Por vezes sinto-me como aquele pobrezinho da mão seca que Jesus, antes de curar, coloca provocatoriamente no meio da sinagoga. Pergunto-me se também eu serei capaz de aguentar nessa posição, ou se será a lei, a eficiência, as preocupações e a necessidade de sucesso a ocupar de novo o centro da cena.
S. Paulo teve de acertar contas com o porquê do seu ódio, e sentiu que era amado na sua parte de treva. Eu tive de acertar contas com a timidez e as minhas mãos [cf. “Rumo ao amor, dia 2: O Deus dos gestos] para compreender que daí devia partir. Talvez é por isso que muitos esperam o outro como filho pródigo: tenho muitas vezes o instinto e a necessidade de ver, sentir e tocar, preciso de ir ao encontro sabendo que não conseguirei, talvez, curá-lo, mas experimento o mesmo ao amá-lo. O milagre não é a cura, mas o amor que conduz a cura.
Escolhi o método de trabalho segundo o meu temperamento e sensibilidade, sabendo que Deus me fez nascer porque queria dar à luz um sentido e sabendo que um verdadeiro mestre é cada homem e mulher que sofre e cada pedra rejeitada.
Estou reconhecido a Fabrizio De Andrè [cantautor italiano, incluído em antologias de literatura] que fala de um pescador que não julga mas que sacia a fome, de Piero que morre para não matar, de Tito, o bom ladrão, que não observou um só mandamento, mas que, da cruz ao lado de Jesus, diz ter aprendido a amar, de Marinella, a menina prostituta lançada ao rio, pela qual canta, como dirá, para «adoçar a sua morte». E por todos eles intercede com Deus: «Escuta a sua voz que agora canta ao vento, Deus de misericórdia, verás que serás feliz».
Quando será que em vez de dizer: «És um imundo», dir-se-á, com Jesus: «Quero, fica curado!».
À entrada da comunidade de Romena há uma placa: «Entra, esperávamos-te». Entra, tu que sentes que não contas nada, tu que não sabes libertar-te da resignação, tu que viste desaparecer sonho após sonho, tu que uma doença ou uma desgraça te conduziu à amargura sem esperança, tu que quererias voltar a dar outro rumo à vida, tu que andaste sempre a mudar de mulher, homem ou ideia sem nunca amares uma.
Há uma imagem do Evangelho que me é muito querida.
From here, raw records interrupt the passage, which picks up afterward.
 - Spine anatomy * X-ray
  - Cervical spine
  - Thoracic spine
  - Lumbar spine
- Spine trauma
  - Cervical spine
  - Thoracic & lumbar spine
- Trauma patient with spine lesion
Uma mulher é surpreendida enquanto traía o seu marido. Pela lei de Moisés devia ser lapidada. Estão todos prontos com as pedras na mão, dos mais jovens aos mais velhos, com a mulher amedrontada e agachada no meio.
Jesus está próximo dela, e está a escrever a sua lei com o dedo na areia, premindo docemente, depois de durante anos ter sido escrita na pedra.
Diz uma só palavra: «Quem está sem pecado, atire primeiro a pedra!».
Detêm-se, depois começam a ir-se todos embora. Ficam Jesus e a adúltera, ali no meio, e naquele momento Jesus ergue o olhar e olha-a nos olhos.
Uma adúltera olha-se, habitualmente, de duas maneiras: ou com desejo ou com desprezo, ou se deseja ou se refuta.
Naquele entrecruzar de olhares não há nem desejo, nem desprezo, e talvez pela primeira vez aquela mulher sente-se uma mulher.
E aqui acontece a mudança. Jesus não lhe pergunta pelo elenco dos seus pecados, diz apenas: «Mulher, ninguém te condenou? Também Eu não te condeno, mas de agora em diante não peques mais».
O que é o pecado?
É entreter-se com ninharias, perder tempo.
Jesus é como se dissesse à mulher: «Não és feita para a mediocridade; de agora em diante não percas mais tempo, levanta-te, toma o teu fardo de vida e de pecado, e não voltes a cair na intrincada malha do vazio, do não-sentido, e caminha feliz para além das culpas e das expiações».
Consola-me pensar que fora do sepulcro é primavera.
É preciso sempre admirar-se com a humanidade, dado que cada homem traz consigo um mistério, e cada homem tem um seu canto inocente. Um dia, quando Santa Catarina de Génova se enraivecia com Deus contra os pecadores, Deus disse-lhe estas palavras: «Quando vieres de lá, verás que obra-prima Eu fiz de Judas».
Quando faremos cair as pedras das nossas mãos…
Somente quem sente verdadeiramente a densidade da sua treva pode concretizar em si a redenção , e somente quem, pelo temor das trevas sonhou a luz, pode encontrá-la.
É preciso olhar com serena sabedoria as suas culpas para não se angustiar por elas, mas para as considerar nas suas profundas raízes, para compreender as imaturidades que as causam, e para retomar a estrada, considerando os pecados como sombras que te indicam quanto falta ainda do caminho.